═══ Rows

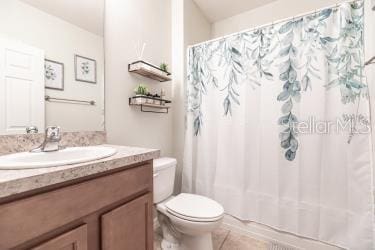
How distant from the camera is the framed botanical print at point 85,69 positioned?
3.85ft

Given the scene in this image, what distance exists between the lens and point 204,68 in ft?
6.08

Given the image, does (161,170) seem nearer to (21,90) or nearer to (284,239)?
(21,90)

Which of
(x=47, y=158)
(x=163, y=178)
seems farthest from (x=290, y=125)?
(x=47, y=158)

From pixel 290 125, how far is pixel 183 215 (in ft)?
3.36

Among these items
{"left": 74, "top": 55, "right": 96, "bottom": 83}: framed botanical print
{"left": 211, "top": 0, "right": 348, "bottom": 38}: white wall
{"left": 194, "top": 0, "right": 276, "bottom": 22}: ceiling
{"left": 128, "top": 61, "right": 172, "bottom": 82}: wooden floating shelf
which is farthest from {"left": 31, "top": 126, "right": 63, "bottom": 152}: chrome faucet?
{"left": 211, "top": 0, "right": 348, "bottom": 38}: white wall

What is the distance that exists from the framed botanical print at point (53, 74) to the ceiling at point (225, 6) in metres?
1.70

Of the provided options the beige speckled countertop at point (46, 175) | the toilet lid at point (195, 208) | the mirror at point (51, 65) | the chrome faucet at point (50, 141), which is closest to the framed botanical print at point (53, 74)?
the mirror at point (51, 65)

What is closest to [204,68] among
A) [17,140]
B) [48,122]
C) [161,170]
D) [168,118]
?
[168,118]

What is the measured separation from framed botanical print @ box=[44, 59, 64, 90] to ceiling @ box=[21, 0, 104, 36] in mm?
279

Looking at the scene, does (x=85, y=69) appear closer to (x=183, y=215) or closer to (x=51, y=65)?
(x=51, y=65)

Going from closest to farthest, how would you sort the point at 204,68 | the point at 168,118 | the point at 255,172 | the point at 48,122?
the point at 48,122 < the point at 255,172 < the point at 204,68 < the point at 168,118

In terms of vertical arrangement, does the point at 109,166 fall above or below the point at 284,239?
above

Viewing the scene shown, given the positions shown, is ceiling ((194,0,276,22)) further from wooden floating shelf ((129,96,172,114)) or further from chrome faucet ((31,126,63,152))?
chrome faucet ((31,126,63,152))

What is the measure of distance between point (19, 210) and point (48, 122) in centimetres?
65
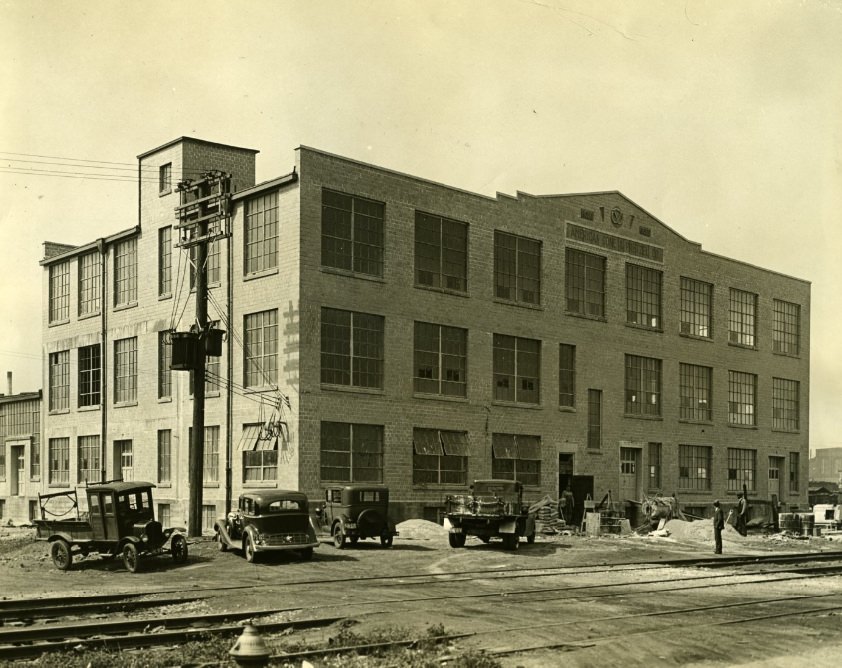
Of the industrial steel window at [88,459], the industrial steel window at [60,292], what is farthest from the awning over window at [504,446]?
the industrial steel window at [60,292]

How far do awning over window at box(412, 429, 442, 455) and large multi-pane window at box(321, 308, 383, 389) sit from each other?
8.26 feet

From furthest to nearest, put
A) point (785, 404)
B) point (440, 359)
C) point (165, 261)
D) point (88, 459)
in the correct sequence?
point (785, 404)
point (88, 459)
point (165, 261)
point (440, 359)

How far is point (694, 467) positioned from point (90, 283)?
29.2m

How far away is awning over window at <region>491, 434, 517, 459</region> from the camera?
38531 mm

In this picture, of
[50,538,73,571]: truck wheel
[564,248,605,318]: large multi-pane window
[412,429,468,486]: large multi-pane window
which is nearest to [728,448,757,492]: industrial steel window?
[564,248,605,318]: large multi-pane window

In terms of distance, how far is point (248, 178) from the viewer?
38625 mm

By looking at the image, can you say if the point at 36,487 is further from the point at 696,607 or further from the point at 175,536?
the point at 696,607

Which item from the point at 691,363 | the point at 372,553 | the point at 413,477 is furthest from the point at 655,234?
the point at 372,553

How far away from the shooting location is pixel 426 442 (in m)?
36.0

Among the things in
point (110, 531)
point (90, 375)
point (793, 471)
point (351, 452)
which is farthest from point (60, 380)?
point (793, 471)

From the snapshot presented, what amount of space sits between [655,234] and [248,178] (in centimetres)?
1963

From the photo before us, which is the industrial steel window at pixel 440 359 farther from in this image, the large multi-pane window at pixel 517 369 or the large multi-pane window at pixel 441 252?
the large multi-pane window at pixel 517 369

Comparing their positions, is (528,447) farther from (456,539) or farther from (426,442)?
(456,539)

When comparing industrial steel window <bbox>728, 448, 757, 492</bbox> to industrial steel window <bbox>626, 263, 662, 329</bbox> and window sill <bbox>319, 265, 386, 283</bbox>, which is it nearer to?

══════
═══ Rows

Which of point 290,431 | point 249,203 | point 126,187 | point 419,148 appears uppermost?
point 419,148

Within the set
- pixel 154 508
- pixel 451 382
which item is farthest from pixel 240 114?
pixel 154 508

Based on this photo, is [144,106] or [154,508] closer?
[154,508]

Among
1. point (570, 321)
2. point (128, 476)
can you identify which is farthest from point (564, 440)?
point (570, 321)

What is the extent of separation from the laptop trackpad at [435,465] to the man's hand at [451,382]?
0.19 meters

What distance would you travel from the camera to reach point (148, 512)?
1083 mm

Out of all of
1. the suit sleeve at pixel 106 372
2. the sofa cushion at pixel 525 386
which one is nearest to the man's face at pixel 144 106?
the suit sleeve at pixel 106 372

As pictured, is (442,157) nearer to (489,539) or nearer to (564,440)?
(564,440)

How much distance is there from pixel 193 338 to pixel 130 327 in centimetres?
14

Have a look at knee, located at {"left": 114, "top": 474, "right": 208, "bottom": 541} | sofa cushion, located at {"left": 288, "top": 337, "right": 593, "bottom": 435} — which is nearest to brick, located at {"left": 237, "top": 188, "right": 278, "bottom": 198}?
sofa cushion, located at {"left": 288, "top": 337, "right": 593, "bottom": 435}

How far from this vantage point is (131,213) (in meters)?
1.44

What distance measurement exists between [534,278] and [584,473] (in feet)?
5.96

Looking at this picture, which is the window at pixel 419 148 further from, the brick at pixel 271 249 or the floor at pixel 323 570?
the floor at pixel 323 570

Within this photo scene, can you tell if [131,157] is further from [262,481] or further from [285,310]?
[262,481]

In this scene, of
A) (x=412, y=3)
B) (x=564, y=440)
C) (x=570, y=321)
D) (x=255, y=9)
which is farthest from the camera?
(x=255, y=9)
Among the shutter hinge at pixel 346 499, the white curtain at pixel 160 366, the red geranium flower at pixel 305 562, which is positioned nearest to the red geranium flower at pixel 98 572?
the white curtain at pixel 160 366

══════
═══ Rows

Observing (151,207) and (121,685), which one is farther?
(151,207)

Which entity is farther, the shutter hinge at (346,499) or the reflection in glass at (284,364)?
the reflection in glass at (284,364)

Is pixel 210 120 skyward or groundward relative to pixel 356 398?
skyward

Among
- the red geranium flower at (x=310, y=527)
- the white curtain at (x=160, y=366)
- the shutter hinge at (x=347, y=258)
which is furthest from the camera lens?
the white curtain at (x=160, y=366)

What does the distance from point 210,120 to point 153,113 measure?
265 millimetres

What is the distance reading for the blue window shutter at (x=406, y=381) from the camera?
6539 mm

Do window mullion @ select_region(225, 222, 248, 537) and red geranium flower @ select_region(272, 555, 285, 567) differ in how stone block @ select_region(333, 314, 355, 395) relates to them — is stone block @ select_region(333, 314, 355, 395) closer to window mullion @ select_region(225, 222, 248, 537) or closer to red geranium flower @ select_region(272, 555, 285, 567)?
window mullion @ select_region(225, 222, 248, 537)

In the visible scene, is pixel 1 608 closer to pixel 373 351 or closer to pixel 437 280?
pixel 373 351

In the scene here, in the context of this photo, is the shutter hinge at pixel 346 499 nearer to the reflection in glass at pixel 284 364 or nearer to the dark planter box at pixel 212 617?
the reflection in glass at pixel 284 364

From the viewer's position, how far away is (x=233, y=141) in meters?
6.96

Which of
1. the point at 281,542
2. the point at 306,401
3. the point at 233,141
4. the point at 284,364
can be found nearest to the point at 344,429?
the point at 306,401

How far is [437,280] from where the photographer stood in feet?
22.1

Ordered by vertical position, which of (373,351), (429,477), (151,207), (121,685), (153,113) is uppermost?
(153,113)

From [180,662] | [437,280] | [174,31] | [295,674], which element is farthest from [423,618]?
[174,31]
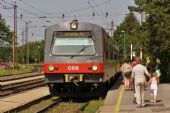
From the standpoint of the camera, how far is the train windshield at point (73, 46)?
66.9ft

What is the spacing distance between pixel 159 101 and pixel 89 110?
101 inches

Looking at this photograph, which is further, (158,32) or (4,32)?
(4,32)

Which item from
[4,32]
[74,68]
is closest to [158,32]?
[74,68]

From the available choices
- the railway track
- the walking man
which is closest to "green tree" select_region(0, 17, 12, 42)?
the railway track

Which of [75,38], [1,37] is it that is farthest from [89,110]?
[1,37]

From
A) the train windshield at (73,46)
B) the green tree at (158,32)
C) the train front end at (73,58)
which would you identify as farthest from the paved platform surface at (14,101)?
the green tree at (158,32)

══════

_Stated task_.
Identify every line in the data above that contains the string "shelf", and copy each one. Case counts.

_Response to this exercise_.
{"left": 128, "top": 61, "right": 172, "bottom": 82}: wooden floating shelf
Viewing the scene shown, given the positions shown, is ceiling ((194,0,276,22)) further from wooden floating shelf ((129,96,172,114)) or further from chrome faucet ((31,126,63,152))?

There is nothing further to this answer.